Dale arbeitete mit seinen fünfunddreißig Jahren schon eine ganze Weile beim FBI. Er hatte wirklich reichlich Erfahrungen. Nicht nur beruflich, sondern auch mit Frauen.
„Tja, das lässt sich eben nicht leicht trennen. Deswegen hat mein Partner damals gewechselt.“
Dale hatte Tate schon oft von seinem Fehltritt erzählt, welcher der Gleiche war, wie der, den auch Tate mit Blanche gemacht hatte. Er hätte sich nie darauf einlassen dürfen.
„Naja, zumindest sind wir dem Kartell einen Schritt näher gekommen.“
„Hat man sie schon verhört?“
Dale rümpfte die Nase. „Ja. War aber bisher weniger informativ als gehofft.“
Tate schnaubte und rutschte von der Liege. Vorsichtig zog er ein frisches T-Shirt an. „Ist sie auch noch hier?“
Dale sagte einen Moment nichts.

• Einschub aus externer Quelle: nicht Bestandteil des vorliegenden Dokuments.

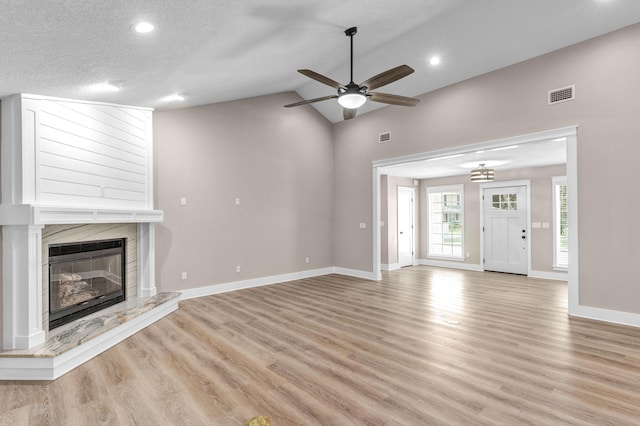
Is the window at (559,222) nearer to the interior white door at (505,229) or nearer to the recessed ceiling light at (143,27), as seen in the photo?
the interior white door at (505,229)

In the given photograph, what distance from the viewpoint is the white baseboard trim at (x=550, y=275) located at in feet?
22.9

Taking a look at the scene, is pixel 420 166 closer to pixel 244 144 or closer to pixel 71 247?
pixel 244 144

Dann zuckte er die Schultern. „Wie gesagt, sie war etwas angepisst.“
„Versteh“, grunzte Tate und nickte seinem Kollegen und Freund zu. „Lass uns verschwinden.“
Dale fuhr Tate nach Hause. Als sie seine idyllisch wirkende Wohnung, in einem Zweifamilienhaus erreichten, begleitete Dale Tate noch hinein. Er ließ sich im Wohnzimmer auf die Couch sinken und sah sich in dem leicht chaotischen Raum um. Auf dem Schreibtisch, der gleich am Fenster stand, lagen Stapelweise Akten, Ordner und andere Papiere. Über dem Bürostuhl hingen Jacken und ein Pullover und auch auf der Couch hatten sich ein paar Kleidungsteile verirrt.
„Sag mal, hast du mal über eine Haushälterin nachgedacht?“ Dale sah Tate grinsend an.